[Records]

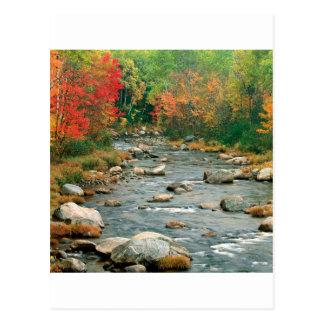Autumn White Mountains New Hampshire Postcard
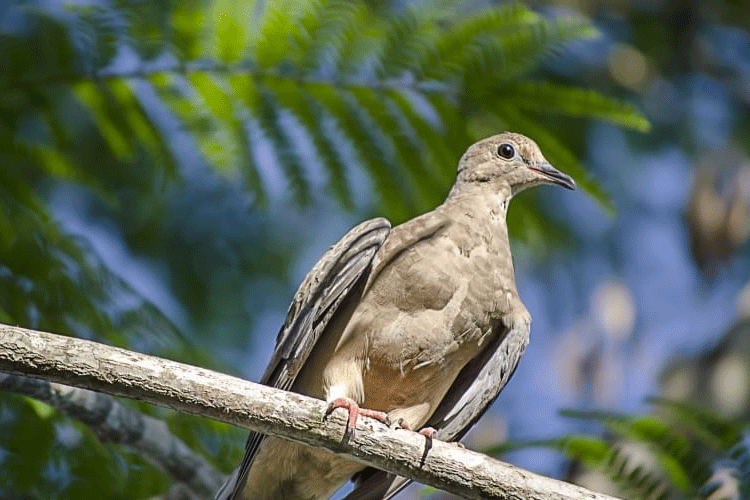 Female eared dove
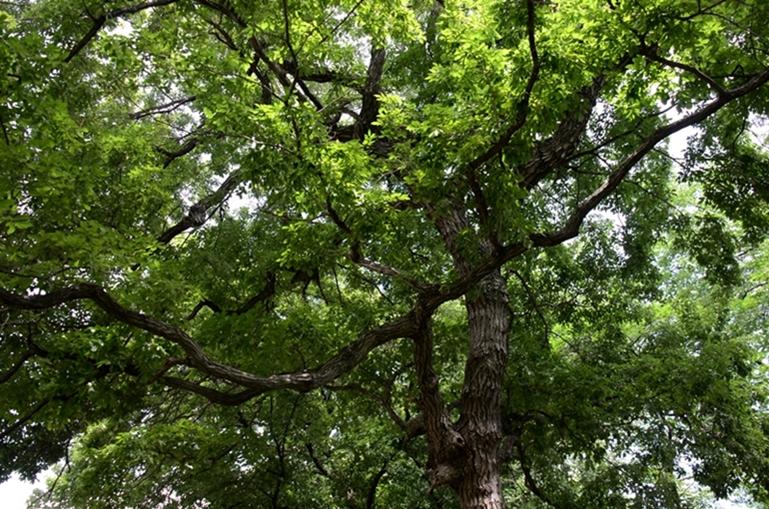 樹木4-2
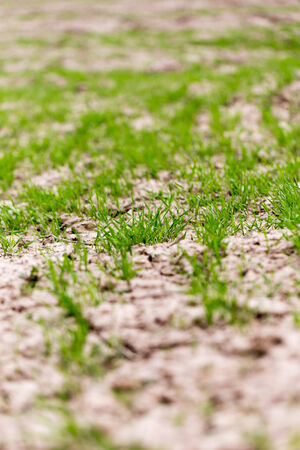 accrued: wheat germ on the field Stock Photo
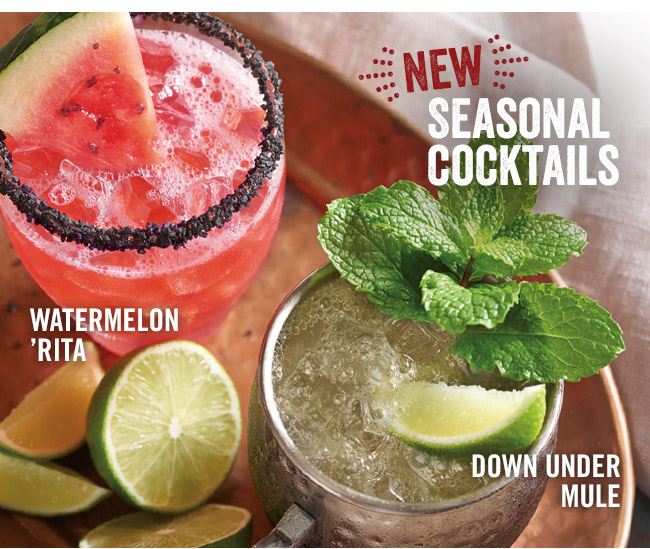 New! Seasonal Cocktails - Watermelon 'Rita and Down Under Mule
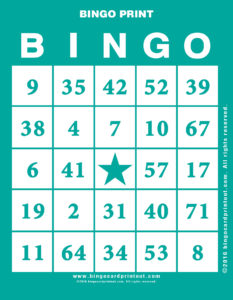 Bingo Print 5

[/Records]

» Your goal
Skipping the pictures, transcribe each line above exactly as it appears.

» Response
Autumn White Mountains New Hampshire Postcard
 Female eared dove
 樹木4-2
 accrued: wheat germ on the field Stock Photo
 New! Seasonal Cocktails - Watermelon 'Rita and Down Under Mule
 Bingo Print 5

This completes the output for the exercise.